**Actions to take:**
1) In the patch description, set down the passage from "If the tracker" to "being temporary empty." word for word.
2) According to the patch description, in which kernel version was commit 311770173fac introduced?

**Supplied text:**
From e0e6b416b25ee14716f3549e0cbec1011b193809 Mon Sep 17 00:00:00 2001
From: Janusz Krzysztofik <janusz.krzysztofik@linux.intel.com>
Date: Thu, 2 Mar 2023 13:08:20 +0100
Subject: [PATCH] drm/i915/active: Fix misuse of non-idle barriers as fence
 trackers

Users reported oopses on list corruptions when using i915 perf with a
number of concurrently running graphics applications.  Root cause analysis
pointed at an issue in barrier processing code -- a race among perf open /
close replacing active barriers with perf requests on kernel context and
concurrent barrier preallocate / acquire operations performed during user
context first pin / last unpin.

When adding a request to a composite tracker, we try to reuse an existing
fence tracker, already allocated and registered with that composite.  The
tracker we obtain may already track another fence, may be an idle barrier,
or an active barrier.

If the tracker we get occurs a non-idle barrier then we try to delete that
barrier from a list of barrier tasks it belongs to.  However, while doing
that we don't respect return value from a function that performs the
barrier deletion.  Should the deletion ever fail, we would end up reusing
the tracker still registered as a barrier task.  Since the same structure
field is reused with both fence callback lists and barrier tasks list,
list corruptions would likely occur.

Barriers are now deleted from a barrier tasks list by temporarily removing
the list content, traversing that content with skip over the node to be
deleted, then populating the list back with the modified content.  Should
that intentionally racy concurrent deletion attempts be not serialized,
one or more of those may fail because of the list being temporary empty.

Related code that ignores the results of barrier deletion was initially
introduced in v5.4 by commit d8af05ff38ae ("drm/i915: Allow sharing the
idle-barrier from other kernel requests").  However, all users of the
barrier deletion routine were apparently serialized at that time, then the
issue didn't exhibit itself.  Results of git bisect with help of a newly
developed igt@gem_barrier_race@remote-request IGT test indicate that list
corruptions might start to appear after commit 311770173fac ("drm/i915/gt:
Schedule request retirement when timeline idles"), introduced in v5.5.

**Given data:**
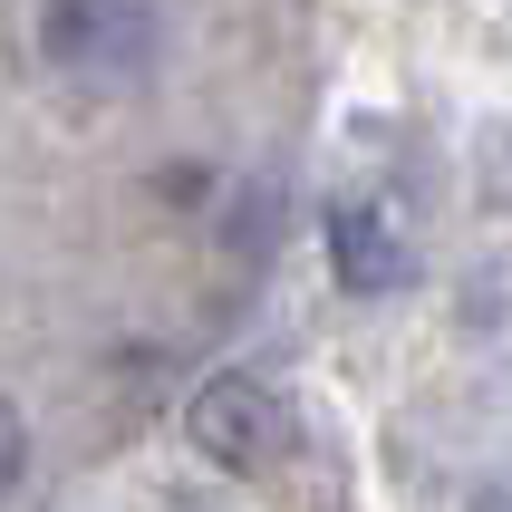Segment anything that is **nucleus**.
I'll return each instance as SVG.
<instances>
[{
    "instance_id": "1",
    "label": "nucleus",
    "mask_w": 512,
    "mask_h": 512,
    "mask_svg": "<svg viewBox=\"0 0 512 512\" xmlns=\"http://www.w3.org/2000/svg\"><path fill=\"white\" fill-rule=\"evenodd\" d=\"M29 39H39V68L78 97H136L174 49L165 10H145V0H58L29 20Z\"/></svg>"
},
{
    "instance_id": "2",
    "label": "nucleus",
    "mask_w": 512,
    "mask_h": 512,
    "mask_svg": "<svg viewBox=\"0 0 512 512\" xmlns=\"http://www.w3.org/2000/svg\"><path fill=\"white\" fill-rule=\"evenodd\" d=\"M184 435H194V455H213L223 474H271V464L300 445V416H290V397L271 377H203Z\"/></svg>"
},
{
    "instance_id": "3",
    "label": "nucleus",
    "mask_w": 512,
    "mask_h": 512,
    "mask_svg": "<svg viewBox=\"0 0 512 512\" xmlns=\"http://www.w3.org/2000/svg\"><path fill=\"white\" fill-rule=\"evenodd\" d=\"M329 261H339L348 290H397L406 281V242H397V223L377 203H339L329 213Z\"/></svg>"
},
{
    "instance_id": "4",
    "label": "nucleus",
    "mask_w": 512,
    "mask_h": 512,
    "mask_svg": "<svg viewBox=\"0 0 512 512\" xmlns=\"http://www.w3.org/2000/svg\"><path fill=\"white\" fill-rule=\"evenodd\" d=\"M20 474H29V416L10 397H0V503L20 493Z\"/></svg>"
}]
</instances>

**Solutions:**
1)
If the tracker we get occurs a non-idle barrier then we try to delete that
barrier from a list of barrier tasks it belongs to.  However, while doing
that we don't respect return value from a function that performs the
barrier deletion.  Should the deletion ever fail, we would end up reusing
the tracker still registered as a barrier task.  Since the same structure
field is reused with both fence callback lists and barrier tasks list,
list corruptions would likely occur.

Barriers are now deleted from a barrier tasks list by temporarily removing
the list content, traversing that content with skip over the node to be
deleted, then populating the list back with the modified content.  Should
that intentionally racy concurrent deletion attempts be not serialized,
one or more of those may fail because of the list being temporary empty.

2) v5.5